Görevler.
- A) Alıntının "1640’larda tahta çitler, kolonideki" ile başlayıp "ise ‘sokak’ anlamını taşıyor." ifadesine kadar süren kısmını hiç değiştirmeden yazın.
- B) Alıntıya göre Peter Stuyvesant'ın 1652'de inşa ettiği duvar kaç metre uzunluğundaydı?

Alıntı.
---+---

1640’larda tahta çitler, kolonideki arazileri ve konutları gösteriyordu. Daha sonra Hollanda Batı Hindistan Kumpanyası adına çalışan Peter Stuyvesant, 1652’de esir olan Afrikalıları kullanarak bir duvar inşa etti. Bu duvar 710 metre uzunluğundaydı ve 4.6 metrelik kalaslardan oluşuyordu. Duvar, o zamanlar kıyı şeridi olan Pearl Street’te başladı ve Hint yolu Broadway’i geçip diğer kıyı şeridinde (bugünkü Trinity Place) sona erdi. Wall Street adı ise bu duvardan geliyor. Wall İngilizcede ‘duvar’, street ise ‘sokak’ anlamını taşıyor.

---+---

Ham Öğeler.

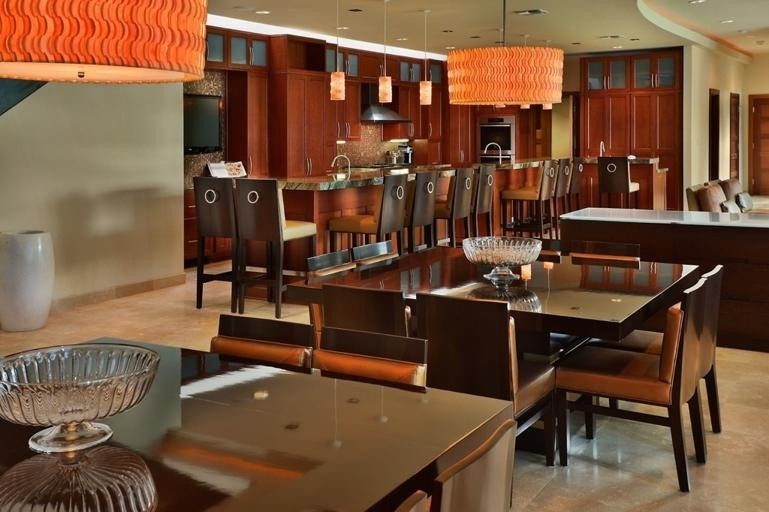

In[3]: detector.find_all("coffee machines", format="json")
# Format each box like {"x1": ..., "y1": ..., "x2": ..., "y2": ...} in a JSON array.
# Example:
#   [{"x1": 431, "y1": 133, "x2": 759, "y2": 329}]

---+---

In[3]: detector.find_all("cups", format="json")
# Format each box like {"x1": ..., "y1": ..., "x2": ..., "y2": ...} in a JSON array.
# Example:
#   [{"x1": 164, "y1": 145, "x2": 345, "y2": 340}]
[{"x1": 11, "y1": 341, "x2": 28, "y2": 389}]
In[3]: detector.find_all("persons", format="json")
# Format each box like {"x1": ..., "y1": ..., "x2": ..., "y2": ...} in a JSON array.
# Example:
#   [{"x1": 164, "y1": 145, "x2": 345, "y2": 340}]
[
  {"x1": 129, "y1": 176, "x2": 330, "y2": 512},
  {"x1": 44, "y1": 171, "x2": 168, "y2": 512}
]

---+---

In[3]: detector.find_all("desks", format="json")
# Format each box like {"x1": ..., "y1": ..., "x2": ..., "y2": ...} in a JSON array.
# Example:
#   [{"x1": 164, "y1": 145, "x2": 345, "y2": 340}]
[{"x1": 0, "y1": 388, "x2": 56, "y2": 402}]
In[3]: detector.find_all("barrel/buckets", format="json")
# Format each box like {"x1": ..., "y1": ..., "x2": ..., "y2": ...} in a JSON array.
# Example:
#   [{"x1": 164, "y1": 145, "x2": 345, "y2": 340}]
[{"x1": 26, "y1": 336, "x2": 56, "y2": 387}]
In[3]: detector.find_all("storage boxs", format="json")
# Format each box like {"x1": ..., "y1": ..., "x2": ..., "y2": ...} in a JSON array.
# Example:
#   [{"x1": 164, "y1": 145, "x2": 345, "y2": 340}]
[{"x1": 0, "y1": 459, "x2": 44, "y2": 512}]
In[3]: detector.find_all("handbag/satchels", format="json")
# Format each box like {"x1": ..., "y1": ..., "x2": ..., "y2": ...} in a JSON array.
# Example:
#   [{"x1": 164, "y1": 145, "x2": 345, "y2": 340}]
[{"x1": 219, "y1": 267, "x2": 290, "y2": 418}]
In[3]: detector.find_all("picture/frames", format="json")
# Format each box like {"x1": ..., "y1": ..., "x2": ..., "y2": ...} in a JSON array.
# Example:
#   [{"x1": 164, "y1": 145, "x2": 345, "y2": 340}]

---+---

Nihai Sonuçlar.
- A)
1640’larda tahta çitler, kolonideki arazileri ve konutları gösteriyordu. Daha sonra Hollanda Batı Hindistan Kumpanyası adına çalışan Peter Stuyvesant, 1652’de esir olan Afrikalıları kullanarak bir duvar inşa etti. Bu duvar 710 metre uzunluğundaydı ve 4.6 metrelik kalaslardan oluşuyordu. Duvar, o zamanlar kıyı şeridi olan Pearl Street’te başladı ve Hint yolu Broadway’i geçip diğer kıyı şeridinde (bugünkü Trinity Place) sona erdi. Wall Street adı ise bu duvardan geliyor. Wall İngilizcede ‘duvar’, street ise ‘sokak’ anlamını taşıyor.

- B) Duvar 710 metre uzunluğundaydı.